Our world today is not very accepting of Faith and it becomes increasingly harder as I grow older to maintain what I want, which is a high level of Faith. Personally, I have not really encountered much Atheism in my life. I know some people who claim to be atheists, but that doesn't bother me or make me think that much about whether or not there is a God. I have accepted the fact that there is a God, not because I have proof, but because I see what I consider "signs" in my daily life. These can include anything from the close, intimate, loving feeling that I feel in church or adoration, or something as simple as a sunrise on my drive to school. Who knows? Maybe I am brainwashed from growing up in a Catholic family and having 9 years of Catholic grade school and the whole "Jesus loves you" religion shit that they spoonfeed there. Who knows? I have thought about the possibility of there being no God though, and to me, it is impossible that this world was created without the aid of a higher being. I cannot imagine us just forming from nothing into this vast culture without some sort of help. I also think about the saints who lived their lives fully believing in God at some point or another and all of the good it did for them. It wasn't just coincidence.
This brings me to my second point, the challenge of scientism. I struggle slightly more with this idea and my Faith than with atheism. I am a very practical person. I do things in a certain order, everything is either right or wrong, and everything has an explanation, EXCEPT God. The practical side of me takes over at times, though, and attempts to explain everything as if there were no God. "The sun coming up is not a miracle, but a phenomenon that is caused by the earth's rotation and its orbit around the sun." Ok, fine. I completely agree, but then when the question of "How did the sun and earth get here in the first place?" comes up, answers are much less certain, almost not certain at all. I cannot accept that the universe started with a "Big Bang." It's a fine theory and makes sense, but how did the stuff for the "bang" get there? It is like a never-ending ladder. No matter what, there is always one step higher to go in explaining, and to me all the ladders lead to one solution: a higher power exists. Now, we cannot explain this higher power, nor are we supposed to. We cannot know how He got there or why He is there, He is beyond the scope of the human mind, and we must just accept that. that answer is good enough for me, but others want a solution. They're just going to be searching for a long, long time.

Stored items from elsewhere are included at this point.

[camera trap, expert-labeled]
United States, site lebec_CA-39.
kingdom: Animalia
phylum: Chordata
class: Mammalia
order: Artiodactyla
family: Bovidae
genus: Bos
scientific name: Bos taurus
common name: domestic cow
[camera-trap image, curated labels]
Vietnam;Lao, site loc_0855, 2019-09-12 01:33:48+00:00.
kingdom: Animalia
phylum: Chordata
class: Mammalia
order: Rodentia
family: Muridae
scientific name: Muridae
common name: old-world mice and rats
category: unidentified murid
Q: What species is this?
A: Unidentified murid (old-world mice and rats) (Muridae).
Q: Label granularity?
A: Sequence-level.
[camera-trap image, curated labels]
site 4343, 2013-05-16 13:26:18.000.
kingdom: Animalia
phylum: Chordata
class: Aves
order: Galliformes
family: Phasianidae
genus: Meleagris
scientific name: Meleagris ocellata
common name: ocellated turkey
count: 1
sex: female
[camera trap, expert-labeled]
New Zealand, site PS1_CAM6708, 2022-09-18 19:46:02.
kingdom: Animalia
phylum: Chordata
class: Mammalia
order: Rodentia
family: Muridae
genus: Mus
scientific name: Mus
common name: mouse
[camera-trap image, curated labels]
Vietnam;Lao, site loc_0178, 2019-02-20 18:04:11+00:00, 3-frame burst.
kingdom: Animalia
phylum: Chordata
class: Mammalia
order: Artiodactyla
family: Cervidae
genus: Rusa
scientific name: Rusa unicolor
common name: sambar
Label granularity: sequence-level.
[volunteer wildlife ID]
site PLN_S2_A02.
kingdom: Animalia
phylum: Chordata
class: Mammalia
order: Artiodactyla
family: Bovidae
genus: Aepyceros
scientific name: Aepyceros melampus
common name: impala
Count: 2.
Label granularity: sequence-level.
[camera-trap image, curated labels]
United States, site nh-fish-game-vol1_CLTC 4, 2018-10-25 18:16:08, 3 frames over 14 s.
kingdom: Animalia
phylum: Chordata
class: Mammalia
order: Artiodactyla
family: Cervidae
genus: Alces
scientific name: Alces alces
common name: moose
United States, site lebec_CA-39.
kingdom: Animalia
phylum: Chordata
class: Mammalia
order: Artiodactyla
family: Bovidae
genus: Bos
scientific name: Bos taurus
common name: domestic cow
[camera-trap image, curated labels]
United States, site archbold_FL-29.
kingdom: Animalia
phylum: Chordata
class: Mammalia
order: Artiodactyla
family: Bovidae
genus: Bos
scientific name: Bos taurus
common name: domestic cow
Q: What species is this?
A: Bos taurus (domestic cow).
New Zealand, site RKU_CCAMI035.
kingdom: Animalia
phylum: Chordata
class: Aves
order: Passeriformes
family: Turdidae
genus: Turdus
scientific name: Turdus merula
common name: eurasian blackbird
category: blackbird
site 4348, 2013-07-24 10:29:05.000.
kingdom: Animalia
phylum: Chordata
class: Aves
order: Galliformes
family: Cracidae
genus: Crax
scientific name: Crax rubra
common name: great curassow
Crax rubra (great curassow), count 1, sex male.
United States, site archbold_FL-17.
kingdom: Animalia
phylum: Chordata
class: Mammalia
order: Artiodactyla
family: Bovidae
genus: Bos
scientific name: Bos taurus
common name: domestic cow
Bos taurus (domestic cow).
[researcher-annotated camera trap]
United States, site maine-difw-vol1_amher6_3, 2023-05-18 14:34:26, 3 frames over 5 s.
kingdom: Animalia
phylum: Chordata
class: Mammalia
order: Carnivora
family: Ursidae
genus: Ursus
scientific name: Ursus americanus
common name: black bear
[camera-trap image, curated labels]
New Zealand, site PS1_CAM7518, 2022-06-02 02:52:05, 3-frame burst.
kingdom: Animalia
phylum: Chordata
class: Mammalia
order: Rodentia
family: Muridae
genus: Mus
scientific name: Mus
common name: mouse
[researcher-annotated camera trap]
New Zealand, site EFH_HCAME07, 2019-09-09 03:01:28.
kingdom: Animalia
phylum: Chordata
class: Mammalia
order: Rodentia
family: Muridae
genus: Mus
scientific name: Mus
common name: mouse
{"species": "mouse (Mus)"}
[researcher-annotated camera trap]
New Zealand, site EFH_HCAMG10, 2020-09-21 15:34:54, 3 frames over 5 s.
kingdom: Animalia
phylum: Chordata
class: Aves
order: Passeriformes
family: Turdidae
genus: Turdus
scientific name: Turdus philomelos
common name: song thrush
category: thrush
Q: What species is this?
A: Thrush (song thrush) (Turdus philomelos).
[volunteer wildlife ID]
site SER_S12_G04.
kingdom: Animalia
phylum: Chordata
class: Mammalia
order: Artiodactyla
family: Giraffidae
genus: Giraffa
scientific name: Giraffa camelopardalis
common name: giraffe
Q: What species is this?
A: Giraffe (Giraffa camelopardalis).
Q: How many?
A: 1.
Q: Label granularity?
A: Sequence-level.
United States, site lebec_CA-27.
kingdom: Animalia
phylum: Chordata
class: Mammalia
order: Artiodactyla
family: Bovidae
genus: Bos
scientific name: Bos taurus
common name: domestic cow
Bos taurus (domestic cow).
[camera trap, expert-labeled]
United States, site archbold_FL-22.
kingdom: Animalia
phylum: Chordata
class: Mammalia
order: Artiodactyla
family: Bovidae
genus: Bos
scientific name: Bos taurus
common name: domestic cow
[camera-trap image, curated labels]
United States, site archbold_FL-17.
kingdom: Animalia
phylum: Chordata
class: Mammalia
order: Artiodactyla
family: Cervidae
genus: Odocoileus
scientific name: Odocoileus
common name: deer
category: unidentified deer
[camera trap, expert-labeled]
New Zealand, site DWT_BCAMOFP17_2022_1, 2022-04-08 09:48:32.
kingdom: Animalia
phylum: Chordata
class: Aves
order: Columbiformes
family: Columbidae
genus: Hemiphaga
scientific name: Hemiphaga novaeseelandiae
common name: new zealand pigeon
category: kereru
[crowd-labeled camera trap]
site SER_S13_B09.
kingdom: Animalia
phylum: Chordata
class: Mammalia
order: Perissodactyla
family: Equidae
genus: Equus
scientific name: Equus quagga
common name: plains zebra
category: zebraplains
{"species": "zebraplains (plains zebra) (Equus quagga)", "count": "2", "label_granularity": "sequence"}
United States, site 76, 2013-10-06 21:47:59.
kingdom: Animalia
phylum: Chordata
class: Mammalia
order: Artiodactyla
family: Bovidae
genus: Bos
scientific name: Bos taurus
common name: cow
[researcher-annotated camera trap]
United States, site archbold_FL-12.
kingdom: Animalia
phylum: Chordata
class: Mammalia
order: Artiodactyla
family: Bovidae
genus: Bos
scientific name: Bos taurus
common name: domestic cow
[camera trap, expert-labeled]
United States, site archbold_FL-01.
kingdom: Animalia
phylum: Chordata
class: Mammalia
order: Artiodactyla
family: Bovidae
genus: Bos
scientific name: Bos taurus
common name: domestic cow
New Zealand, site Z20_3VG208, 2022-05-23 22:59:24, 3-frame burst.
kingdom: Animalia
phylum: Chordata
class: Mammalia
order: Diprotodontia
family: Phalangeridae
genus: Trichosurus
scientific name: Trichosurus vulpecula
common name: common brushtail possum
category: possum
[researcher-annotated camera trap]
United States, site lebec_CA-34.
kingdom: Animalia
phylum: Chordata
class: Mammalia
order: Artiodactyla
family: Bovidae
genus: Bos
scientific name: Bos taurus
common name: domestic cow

Our culture and the media also present a challenge to Faith through what is called "dehumanization". Dehumanization is the devaluation of human life and its sacredness through our consumerist culture. This includes the degredation of women in advertising and in the media. The image of women portrayed in our culture is not how women are or should be in reality. Very few women look like the scantily-clad supermodels on billboards and in magazines, and this image presents problems for both sexes. Women, especially teenagers, are sold this image and want to be like the model because the model is beautiful and "perfect". This can lead to issues such as eating disorders and low self esteem which are not healthy and do not respect the person. For men, the product is being advertised to us, but it is the sex that really sells. That hot girl becomes a standard at times, and the thought that women are like objects to lust after takes over. This can lead to issues such as disrespect of women when in their company and addictions to things like pornography. These compromise morals in our society and in all of us. To be a man of Faith, I try to live a moral life, but I do fail at times. The picture painted by society is so tempting because giving in feels freat at the time. I must overcome this immediate gratification and walk the straight path of a moral person if I want to have the strong Faith that I desire. I have found that walking this path leads to a deep sense of fufillment and longterm satisfaction, which is a better feeling than any immediat action can give me.
In our world, it is not easy to live by and have Faith. I do fail at times, but that is what Reconciliation is for, and then I try to be good again. Why our world has so many challenges, I do not have the best answer. I do not know if there is a right answer. I do know, though, that overcoming the curveballs of life strengthens and deepens my Faith; bringing me closer to God and the ultimate reward of eternal life at the end of time.